Catherine married the odd Grand Duke Peter, heir to the throne, at the age of 16, but did not conceive the desired offspring for seven years, when Paul I was born. The paternity of Paul has always been questioned and Massie makes the case that his father was one of the court members. Upon Elizabeth’s death in 1761, the power transferred to Peter III, who reigned for only 6 months before dying under suspicious circumstances. Catherine, an outgoing, attractive and intellectually curious woman, had made significant political connections during her decade and a half living in the Russian capital, and much intrigue has been entertained as to the cause of Peter’s death.
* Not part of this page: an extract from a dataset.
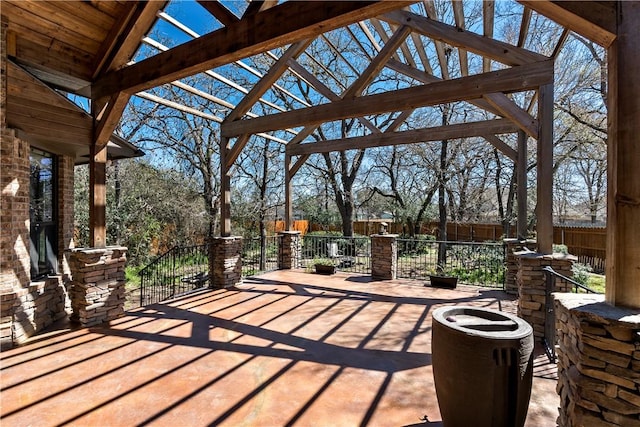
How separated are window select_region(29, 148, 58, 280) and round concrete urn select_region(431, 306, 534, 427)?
211 inches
Catherine grasped the throne with the help of the military and immediately assumed leadership with poise and skill.

Several themes emerge from her reign. Her long tenure (1762 to 1796) was marked by social reforms for serfs (analogous to slaves in the US), expansion of the Russian Empire, and incorporation of Enlightenment values into the Russian Orthodox rule of law. She was famous for keeping her compassionate pledge to never execute a Russian citizen during her tenure, and she made every effort to grant criminals--even revolutionaries-- their day in court.

Catherine navigated the troubled diplomatic environment between France and Britain, keeping Russia safe during the Seven Years’ War (1754-1763). Massie makes the point that this was actually the first world war with battles fought as far away as India and North America, where it was known as the French and Indian War. Britain was the considered winner, taking land from France, but alliances had been cast that partially set the stage for World War One fifty years later.

The Russian empire was the most populous in the world with over 100 million citizens and Catherine increased trade, land and military power over her nearly 40-year reign. She courted the ideas of the French philosophes, invited Diderot and others to spend time in St Petersburg, and corresponded with Voltaire for decades. French was the primary language spoken in the Russian capital. From these humanist values she broached the notion of freeing Russian serfs but was met with vehement opposition from the nobility whose wealth was directly related to ownership of serfs.

To say her reign was complex is an understatement. Catherine quelled populist uprisings as serfs fought for their freedom while appeasing the nobility by granting certain rights for those same serfs. The American Revolution in 1776 and French Revolution in 1789 tested Catherine’s dedication to humanist values and she walked back many of her Enlightenment values in favor of her notion that the best form of government was benign dictatorship. The unwashed masses, while deserving of a certain quality of life, were just too ignorant to be trusted with governance. 

Parenthetically, Massie makes the point that as sketchy as our view of Russian human rights might be, the fact remains that Russia in many respects led the move away from treating humans as chattel and eventually Catherine’s great-grandson formally freed all serfs two years *before* the US freed the slaves. He points out that our sense of moral superiority is misplaced, since 15 American presidents owned slaves, including the writer of Declaration of Independence.

Catherine is responsible for acquiring the Ukraine and Crimea (in the headlines today) from the Turkish Ottoman empire. She established, with the help of her consort and close adviser Grigory Potemkin, the strategically important seaports of Sevastopol and Odessa on the Black Sea. The derogatory term “Potemkin Village” comes from this era when Grigory built cities and towns along the Dneiper River after the bloody Turkish wars in order to show Empress Catherine the magnificence of her newly won territory as she traveled the river to the Crimea. Massie says that much of the disdain for these towns is misplaced, manufactured by his political enemies; the towns, while built quickly, eventually did become important centers of commerce and strategic military outposts.

Robert Massie is an excellent writer and no matter your desire to know Russian history, this book is highly recommended. His narrative is remarkable for presenting complex ideas about military strategy, human rights, advantages and disadvantages of women as leaders, and international alliances with ease. 

One note on the paperback Random House edition is that it fell apart quite easily; maybe the glue was not intended for the Arizona desert. Also, the book would have been improved with maps of the military adventures.